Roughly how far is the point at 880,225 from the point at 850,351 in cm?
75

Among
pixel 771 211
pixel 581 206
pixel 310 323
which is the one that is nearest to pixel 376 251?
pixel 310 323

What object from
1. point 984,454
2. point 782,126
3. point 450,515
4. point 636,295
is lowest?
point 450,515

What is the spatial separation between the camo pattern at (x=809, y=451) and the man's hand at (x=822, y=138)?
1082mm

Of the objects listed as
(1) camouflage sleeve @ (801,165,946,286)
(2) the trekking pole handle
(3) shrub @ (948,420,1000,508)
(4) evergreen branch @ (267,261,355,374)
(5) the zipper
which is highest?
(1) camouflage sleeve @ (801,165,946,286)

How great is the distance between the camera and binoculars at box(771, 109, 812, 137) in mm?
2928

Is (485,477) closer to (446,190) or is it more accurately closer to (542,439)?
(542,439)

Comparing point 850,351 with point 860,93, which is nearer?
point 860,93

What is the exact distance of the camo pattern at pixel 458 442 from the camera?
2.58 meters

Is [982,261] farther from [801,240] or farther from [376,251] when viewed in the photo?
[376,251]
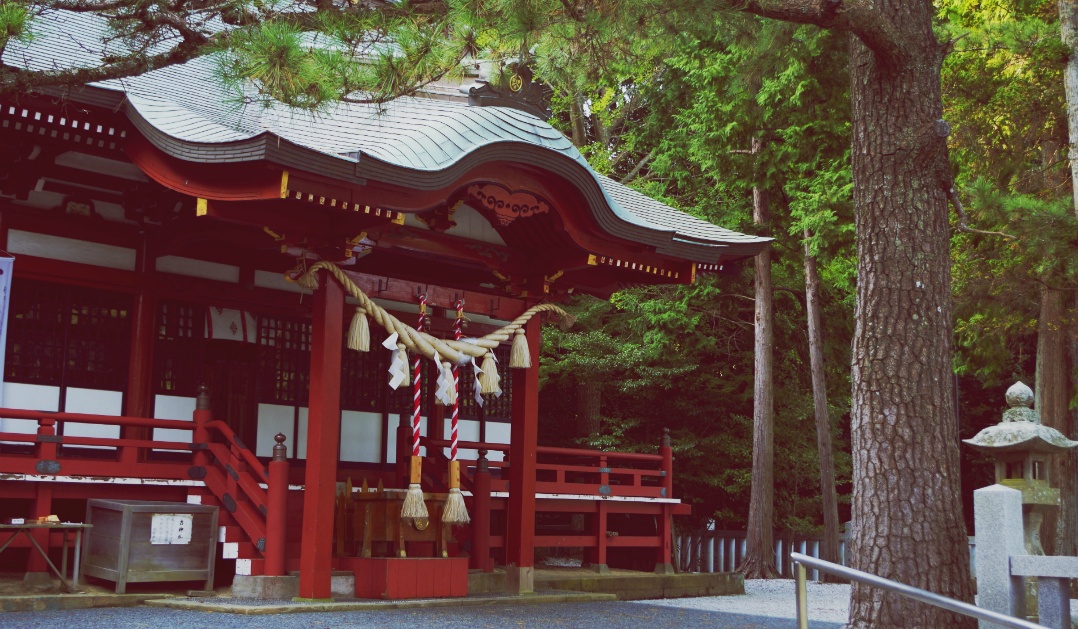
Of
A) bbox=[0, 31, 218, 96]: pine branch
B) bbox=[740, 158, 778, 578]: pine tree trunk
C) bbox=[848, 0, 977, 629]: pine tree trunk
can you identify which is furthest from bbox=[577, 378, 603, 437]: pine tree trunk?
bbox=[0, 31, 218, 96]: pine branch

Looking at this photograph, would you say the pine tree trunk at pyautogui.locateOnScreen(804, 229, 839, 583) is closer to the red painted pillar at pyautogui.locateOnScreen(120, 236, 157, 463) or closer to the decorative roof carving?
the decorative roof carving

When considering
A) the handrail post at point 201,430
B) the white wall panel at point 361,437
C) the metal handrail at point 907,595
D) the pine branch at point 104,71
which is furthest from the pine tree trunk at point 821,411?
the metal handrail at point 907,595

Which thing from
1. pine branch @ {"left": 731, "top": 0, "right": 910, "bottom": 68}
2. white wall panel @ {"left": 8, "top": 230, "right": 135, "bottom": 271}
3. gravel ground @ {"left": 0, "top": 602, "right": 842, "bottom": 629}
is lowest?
------------------------------------
**WHAT NEEDS TO BE DONE:** Rewrite the rows between the line holding "Is (485,477) closer" and the line holding "2.58 meters", inclusive, swapping "closer" for "nearer" and leaving everything else unchanged.

**TASK RESULT:**
Is (485,477) nearer to (446,190) or is it more accurately nearer to (542,439)?
(542,439)

Comparing point 850,351 with point 860,93, which is nearer?
point 860,93

What is the exact distance of the camo pattern at pixel 458 442 from the camera?
2.58 meters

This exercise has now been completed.